### To do
**a.** In the forest cover description below, print the stretch from "In this competition" through "forest management practices.".
**b.** Going by the forest cover description below, why do the existing cover types in the four wilderness areas reflect ecological processes more than management practices? Answer in one to three sentences.

### Document extract
In this competition you are asked to predict the forest cover type (the predominant kind of tree cover) from strictly cartographic variables (as opposed to remotely sensed data). The actual forest cover type for a given 30 x 30 meter cell was determined from US Forest Service (USFS) Region 2 Resource Information System data. Independent variables were then derived from data obtained from the US Geological Survey and USFS. The data is in raw form (not scaled) and contains binary columns of data for qualitative independent variables such as wilderness areas and soil type. This study area includes four wilderness areas located in the Roosevelt National Forest of northern Colorado. These areas represent forests with minimal human-caused disturbances, so that existing forest cover types are more a result of ecological processes rather than forest management practices.

### Recorded data
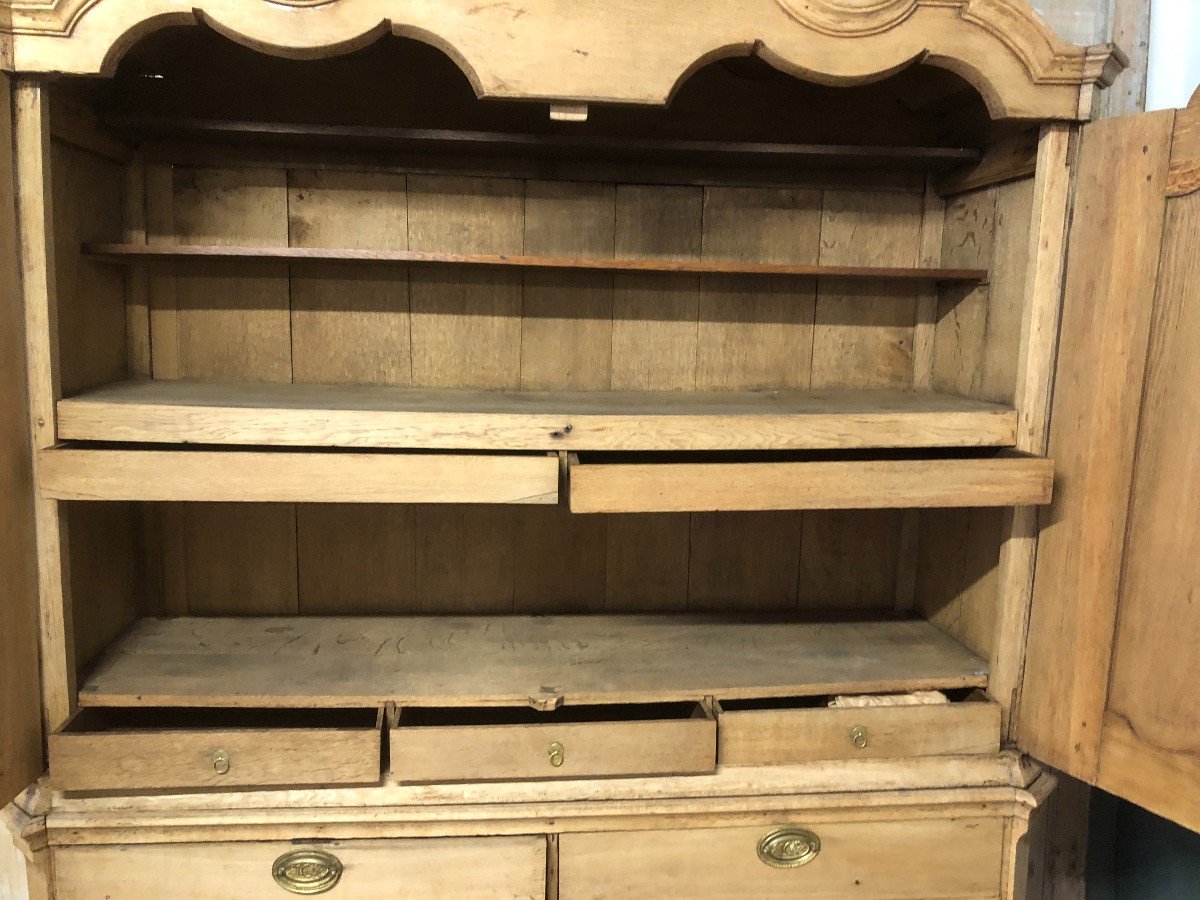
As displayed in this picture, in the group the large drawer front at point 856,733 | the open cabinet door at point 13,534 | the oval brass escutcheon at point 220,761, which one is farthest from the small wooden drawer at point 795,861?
the open cabinet door at point 13,534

### Replies
**a.**
In this competition you are asked to predict the forest cover type (the predominant kind of tree cover) from strictly cartographic variables (as opposed to remotely sensed data). The actual forest cover type for a given 30 x 30 meter cell was determined from US Forest Service (USFS) Region 2 Resource Information System data. Independent variables were then derived from data obtained from the US Geological Survey and USFS. The data is in raw form (not scaled) and contains binary columns of data for qualitative independent variables such as wilderness areas and soil type. This study area includes four wilderness areas located in the Roosevelt National Forest of northern Colorado. These areas represent forests with minimal human-caused disturbances, so that existing forest cover types are more a result of ecological processes rather than forest management practices.

**b.** The four wilderness areas in the Roosevelt National Forest of northern Colorado are forests with minimal human-caused disturbances. Because of this, their existing forest cover types result more from ecological processes than from forest management practices.